Salud

Las peores y más riesgosas dietas para adelgazar

Muchos son los trucos que emplean las personas para bajar de peso.

Muchos son los trucos que emplean las personas para bajar de peso, desde dietas que no funcionan para ese propósito como otras que ponen en riesgo la salud. Hoy en día perder peso se ha convertido para muchas personas en el gran premio de la lotería. Ante esto, cada día aparecen nuevas dietas que prometen ser revolucionarias y dan como un hecho consumado que cualquiera puede rebajar con solo proponérselo.

Dieta del pinchazo

Un fármaco inyectable es el número 1 de esta lista. Los expertos consideran que además de los efectos secundarios que puede tener la inyección de un inhibidor del apetito —como obstrucción intestinal, diabetes tipo II, infarto cardiaco o insuficiencia renal—, están los riesgos relacionados con los establecimientos que ofrecen este tratamiento. Muchas veces no tienen los permisos sanitarios necesarios o su personal no está debidamente calificado para colocar estas inyecciones.

Dieta keto

La dieta keto o cetogénica impone restricciones para el consumo de carbohidratos, al tiempo que se aumenta la ingesta de proteínas y grasas. Promete que se puede perder entre dos y tres kilos a la semana tras entrar en cetosis. Sin embargo, aunque en efecto sí se puede llegar a perder kilos rápidamente, puede tener consecuencias catastróficas en el organismo, desde dolores de cabeza hasta desmineralización ósea, pérdida de masa muscular, mal aliento, hipoglucemia, deshidratación y déficit de micronutrientes.

Dieta de los parches

Esta dieta no se centra en los alimentos a consumir. El protagonista sin discusión de este régimen son unos parches que prometen hacer perder entre cuatro y ocho kilos al mes. Se suelen colocar en el abdomen, cadera o muslos para atacar la grasa de manera local y activar el metabolismo. Tienen una duración de 24 horas tras las cuales deben ser sustituidos por otros. Además de no tener bases científicas, tiene el mismo riesgo que la dieta anterior, al no ser colocados los parches, en la mayoría de los casos, por profesionales de la salud.

Dieta disociada severa

Una dieta que no es nueva, pero que cada cierto tiempo se pone de nuevo en moda. Plantea la idea de no mezclar determinados alimentos en la dieta, argumentando que dificulta la digestión. No obstante, los expertos aseguran que es difícil de mantener y es común entre quienes la siguen el efecto rebote.

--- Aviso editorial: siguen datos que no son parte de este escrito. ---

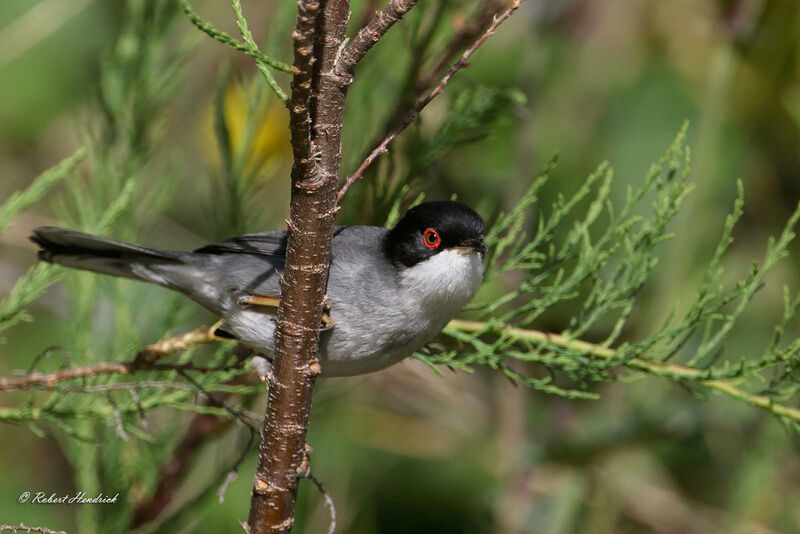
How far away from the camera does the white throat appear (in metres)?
2.40

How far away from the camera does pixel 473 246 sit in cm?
243

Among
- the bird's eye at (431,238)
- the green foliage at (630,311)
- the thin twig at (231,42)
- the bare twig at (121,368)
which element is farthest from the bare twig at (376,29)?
the bird's eye at (431,238)

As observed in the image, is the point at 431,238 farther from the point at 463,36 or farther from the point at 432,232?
the point at 463,36

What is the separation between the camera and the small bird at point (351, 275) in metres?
2.39

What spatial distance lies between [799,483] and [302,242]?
10.3 ft

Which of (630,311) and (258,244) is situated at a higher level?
(630,311)

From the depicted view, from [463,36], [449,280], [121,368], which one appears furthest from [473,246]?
[121,368]

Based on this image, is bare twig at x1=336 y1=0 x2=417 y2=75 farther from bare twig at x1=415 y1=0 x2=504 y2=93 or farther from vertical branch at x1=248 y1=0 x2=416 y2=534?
bare twig at x1=415 y1=0 x2=504 y2=93

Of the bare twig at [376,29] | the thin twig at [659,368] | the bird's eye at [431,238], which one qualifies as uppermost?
the bare twig at [376,29]

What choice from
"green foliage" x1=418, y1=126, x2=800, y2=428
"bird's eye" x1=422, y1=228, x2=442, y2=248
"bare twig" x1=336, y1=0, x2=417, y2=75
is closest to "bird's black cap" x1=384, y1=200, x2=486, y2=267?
"bird's eye" x1=422, y1=228, x2=442, y2=248

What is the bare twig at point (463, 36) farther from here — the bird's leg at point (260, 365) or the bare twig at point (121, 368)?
the bare twig at point (121, 368)

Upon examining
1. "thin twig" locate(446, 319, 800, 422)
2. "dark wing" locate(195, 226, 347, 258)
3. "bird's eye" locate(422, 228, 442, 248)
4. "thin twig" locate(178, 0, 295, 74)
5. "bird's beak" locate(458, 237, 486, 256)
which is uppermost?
"thin twig" locate(178, 0, 295, 74)

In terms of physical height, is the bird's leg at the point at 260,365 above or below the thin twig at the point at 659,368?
below

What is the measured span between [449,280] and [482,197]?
1.35 metres
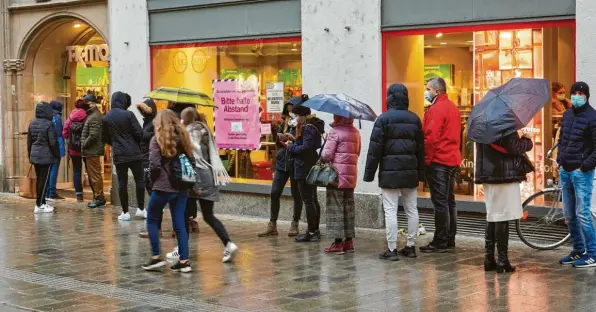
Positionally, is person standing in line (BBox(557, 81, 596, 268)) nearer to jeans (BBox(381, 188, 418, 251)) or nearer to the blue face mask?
the blue face mask

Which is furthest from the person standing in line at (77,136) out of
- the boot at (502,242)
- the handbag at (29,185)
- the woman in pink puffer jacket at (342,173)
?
the boot at (502,242)

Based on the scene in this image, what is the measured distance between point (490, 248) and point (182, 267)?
3165 millimetres

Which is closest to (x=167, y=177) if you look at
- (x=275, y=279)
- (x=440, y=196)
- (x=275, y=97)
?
(x=275, y=279)

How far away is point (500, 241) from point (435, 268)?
0.78m

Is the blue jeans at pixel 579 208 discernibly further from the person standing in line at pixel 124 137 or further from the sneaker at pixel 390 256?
the person standing in line at pixel 124 137

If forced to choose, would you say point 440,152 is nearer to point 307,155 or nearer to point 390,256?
point 390,256

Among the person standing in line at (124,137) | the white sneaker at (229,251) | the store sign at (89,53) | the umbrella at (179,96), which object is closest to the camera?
→ the white sneaker at (229,251)

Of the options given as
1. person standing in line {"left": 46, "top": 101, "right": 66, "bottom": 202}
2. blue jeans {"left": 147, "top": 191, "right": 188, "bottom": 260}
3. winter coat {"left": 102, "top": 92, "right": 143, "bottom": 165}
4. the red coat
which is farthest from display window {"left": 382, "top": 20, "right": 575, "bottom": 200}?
person standing in line {"left": 46, "top": 101, "right": 66, "bottom": 202}

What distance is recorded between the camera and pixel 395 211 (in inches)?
440

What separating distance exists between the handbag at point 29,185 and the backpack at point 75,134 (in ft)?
3.04

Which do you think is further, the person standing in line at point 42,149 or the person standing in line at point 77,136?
the person standing in line at point 77,136

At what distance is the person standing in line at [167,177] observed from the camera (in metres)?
10.3

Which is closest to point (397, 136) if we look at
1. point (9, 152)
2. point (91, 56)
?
point (91, 56)

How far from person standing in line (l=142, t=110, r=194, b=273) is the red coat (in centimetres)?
280
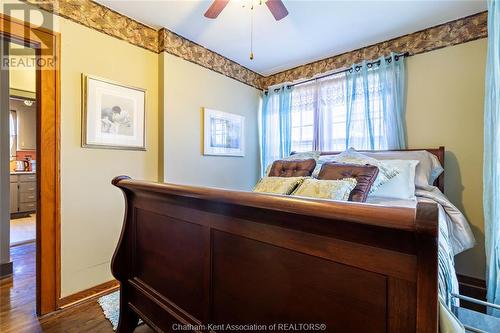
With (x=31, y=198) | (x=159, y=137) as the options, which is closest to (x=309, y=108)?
(x=159, y=137)

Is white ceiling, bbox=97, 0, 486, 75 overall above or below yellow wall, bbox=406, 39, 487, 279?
above

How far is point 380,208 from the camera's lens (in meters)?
0.64

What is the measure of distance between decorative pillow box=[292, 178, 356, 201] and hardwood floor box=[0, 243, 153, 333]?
5.21 ft

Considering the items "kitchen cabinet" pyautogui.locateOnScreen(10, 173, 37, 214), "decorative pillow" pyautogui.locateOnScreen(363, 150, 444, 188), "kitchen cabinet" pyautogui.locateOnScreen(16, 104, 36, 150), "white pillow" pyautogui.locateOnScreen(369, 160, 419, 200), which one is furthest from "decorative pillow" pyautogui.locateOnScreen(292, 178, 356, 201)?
"kitchen cabinet" pyautogui.locateOnScreen(16, 104, 36, 150)

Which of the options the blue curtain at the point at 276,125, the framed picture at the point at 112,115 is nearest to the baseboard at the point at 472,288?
the blue curtain at the point at 276,125

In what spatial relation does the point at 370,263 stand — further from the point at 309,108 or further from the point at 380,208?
the point at 309,108

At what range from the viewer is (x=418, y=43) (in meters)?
2.72

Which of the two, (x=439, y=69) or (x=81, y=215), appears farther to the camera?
(x=439, y=69)

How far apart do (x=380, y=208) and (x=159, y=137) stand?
2.57 m

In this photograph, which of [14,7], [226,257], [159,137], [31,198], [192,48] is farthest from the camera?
[31,198]

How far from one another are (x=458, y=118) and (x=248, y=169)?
260 cm

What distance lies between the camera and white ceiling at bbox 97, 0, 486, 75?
2.29m

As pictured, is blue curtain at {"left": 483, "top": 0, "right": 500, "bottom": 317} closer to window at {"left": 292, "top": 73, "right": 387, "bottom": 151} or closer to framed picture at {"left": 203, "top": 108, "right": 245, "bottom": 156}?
window at {"left": 292, "top": 73, "right": 387, "bottom": 151}

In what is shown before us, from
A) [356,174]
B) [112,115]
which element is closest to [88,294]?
[112,115]
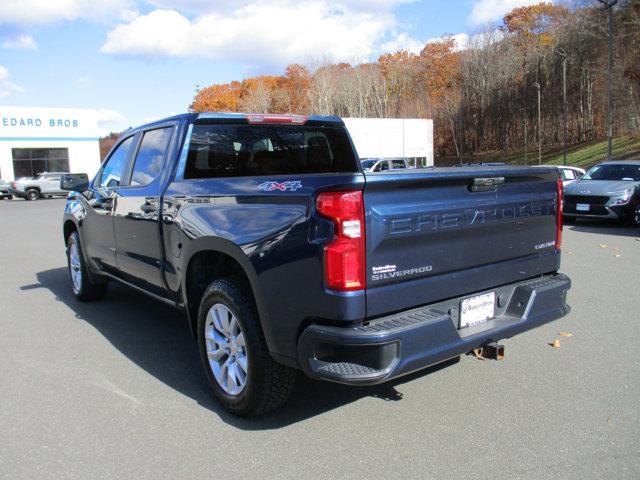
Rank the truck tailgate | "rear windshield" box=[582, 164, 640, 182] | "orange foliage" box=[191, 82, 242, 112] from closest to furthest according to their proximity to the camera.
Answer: the truck tailgate
"rear windshield" box=[582, 164, 640, 182]
"orange foliage" box=[191, 82, 242, 112]

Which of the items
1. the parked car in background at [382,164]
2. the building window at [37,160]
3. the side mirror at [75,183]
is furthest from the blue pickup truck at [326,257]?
the building window at [37,160]

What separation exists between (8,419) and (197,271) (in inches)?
60.0

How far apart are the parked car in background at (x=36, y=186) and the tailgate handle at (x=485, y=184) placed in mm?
34123

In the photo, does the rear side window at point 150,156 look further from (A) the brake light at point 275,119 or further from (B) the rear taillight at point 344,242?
(B) the rear taillight at point 344,242

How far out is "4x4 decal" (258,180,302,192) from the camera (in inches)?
120

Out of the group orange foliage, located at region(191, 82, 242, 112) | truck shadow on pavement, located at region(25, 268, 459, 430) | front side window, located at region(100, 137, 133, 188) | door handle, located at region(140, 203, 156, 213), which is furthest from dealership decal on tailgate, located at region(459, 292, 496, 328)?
orange foliage, located at region(191, 82, 242, 112)

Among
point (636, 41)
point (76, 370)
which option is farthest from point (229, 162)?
point (636, 41)

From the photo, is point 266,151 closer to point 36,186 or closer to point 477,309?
point 477,309

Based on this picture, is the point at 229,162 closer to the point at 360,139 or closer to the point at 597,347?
the point at 597,347

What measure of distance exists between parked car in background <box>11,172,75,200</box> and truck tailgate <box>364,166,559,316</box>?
34035 mm

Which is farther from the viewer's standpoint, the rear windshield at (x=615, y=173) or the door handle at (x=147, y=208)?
the rear windshield at (x=615, y=173)

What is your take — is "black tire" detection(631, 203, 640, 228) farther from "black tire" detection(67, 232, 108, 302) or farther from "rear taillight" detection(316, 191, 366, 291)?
"rear taillight" detection(316, 191, 366, 291)

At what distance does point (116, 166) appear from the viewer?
5562 mm

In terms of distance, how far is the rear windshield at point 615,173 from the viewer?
1330cm
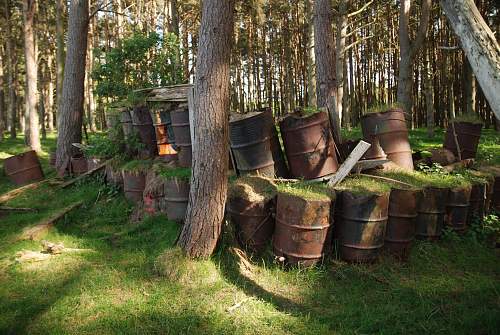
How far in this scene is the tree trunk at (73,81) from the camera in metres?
10.1

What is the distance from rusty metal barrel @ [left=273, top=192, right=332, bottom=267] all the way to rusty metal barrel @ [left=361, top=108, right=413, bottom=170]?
7.84 feet

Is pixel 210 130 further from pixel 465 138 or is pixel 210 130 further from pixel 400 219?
pixel 465 138

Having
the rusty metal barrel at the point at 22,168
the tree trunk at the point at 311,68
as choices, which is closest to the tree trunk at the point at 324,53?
the tree trunk at the point at 311,68

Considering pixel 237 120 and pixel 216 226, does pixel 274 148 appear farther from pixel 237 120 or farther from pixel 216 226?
pixel 216 226

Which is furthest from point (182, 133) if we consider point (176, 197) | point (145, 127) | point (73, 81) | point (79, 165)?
point (73, 81)

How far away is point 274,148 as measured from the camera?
6.26 meters

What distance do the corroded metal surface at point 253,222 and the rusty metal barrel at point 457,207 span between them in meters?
2.78

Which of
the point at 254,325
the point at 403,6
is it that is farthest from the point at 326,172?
the point at 403,6

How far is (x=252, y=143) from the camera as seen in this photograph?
235 inches

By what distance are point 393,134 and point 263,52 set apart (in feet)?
65.9

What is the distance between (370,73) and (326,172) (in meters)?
20.9

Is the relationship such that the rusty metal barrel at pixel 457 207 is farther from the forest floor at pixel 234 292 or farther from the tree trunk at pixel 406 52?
the tree trunk at pixel 406 52

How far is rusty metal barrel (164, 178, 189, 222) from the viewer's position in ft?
19.9

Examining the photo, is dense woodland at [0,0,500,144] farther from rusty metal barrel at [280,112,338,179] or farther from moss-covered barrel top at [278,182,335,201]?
moss-covered barrel top at [278,182,335,201]
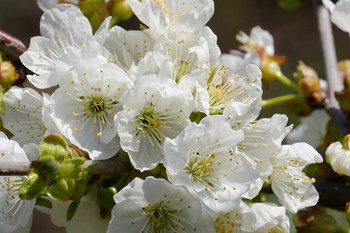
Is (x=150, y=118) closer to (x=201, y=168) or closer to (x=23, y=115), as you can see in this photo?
(x=201, y=168)

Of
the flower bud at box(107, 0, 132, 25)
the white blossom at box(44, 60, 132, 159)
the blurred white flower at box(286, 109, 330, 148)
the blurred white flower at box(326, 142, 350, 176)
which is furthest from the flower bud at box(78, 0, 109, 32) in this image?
the blurred white flower at box(286, 109, 330, 148)

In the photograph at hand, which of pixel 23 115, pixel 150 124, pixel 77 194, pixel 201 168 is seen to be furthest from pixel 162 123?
pixel 23 115

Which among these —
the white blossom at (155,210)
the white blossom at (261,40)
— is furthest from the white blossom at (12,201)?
the white blossom at (261,40)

Consecuencias de las dietas restrictivas

Las personas en su afán de bajar de peso recuren al proceso de dieta, pero muchos lo hacen sin el debido conocimiento. Con el pasar del tiempo esto trae consigo fuertes consecuencias para la salud. Lo indispensable para tener un cuerpo saludable es comer de la manera más sana posible y tener la ayuda de un especialista. Según expertos los efectos negativos para la salud serían muchos y en esta recopilación le daremos a conocer que le podría ocurrir a su organismo si accede un proceso dietético sin la supervisión de un nutricionista.

1. Disminuyen la tasa metabólica

El cuerpo necesita energía (calorías) para llevar a cabo todas sus funciones sin tener consecuencias, desde los movimientos voluntarios hasta respirar, pensar, hacer latir el corazón, regeneración celular, etc. La velocidad y eficiencia con la que estos procesos se llevan a cabo puede definirse como nuestra tasa metabólica o requerimiento energético total. Cuando comprometo el consumo de energía total al hacer dietas muy bajas en calorías, el cuerpo activa mecanismos de defensa y comienza a disminuir su gasto energético. Por ejemplo, si mi cuerpo necesita 2000 kcal al día, pero yo solo le aporto 1000kcal, el cuerpo intentará gastar solo 1000 kcal.

2. Problemas gastrointestinales

Las dietas muy restrictivas eliminan de manera importante el consumo de comida en general, limitando el acceso a variedad de alimentos y suficientes nutrimentos. Esto provoca intolerancias que pueden sentirse como distensión abdominal, gases, acidez, estreñimiento.

3. Sensación de debilidad e irritabilidad.

Para poder llevar a cabo todas nuestras actividades, necesitamos comer suficiente energía, hidratos de carbono, proteínas y lípidos. Si le estamos aportando muy pocas calorías y nutrimentos al cuerpo es normal que no podamos pensar con claridad, ni tengamos vitalidad para movernos.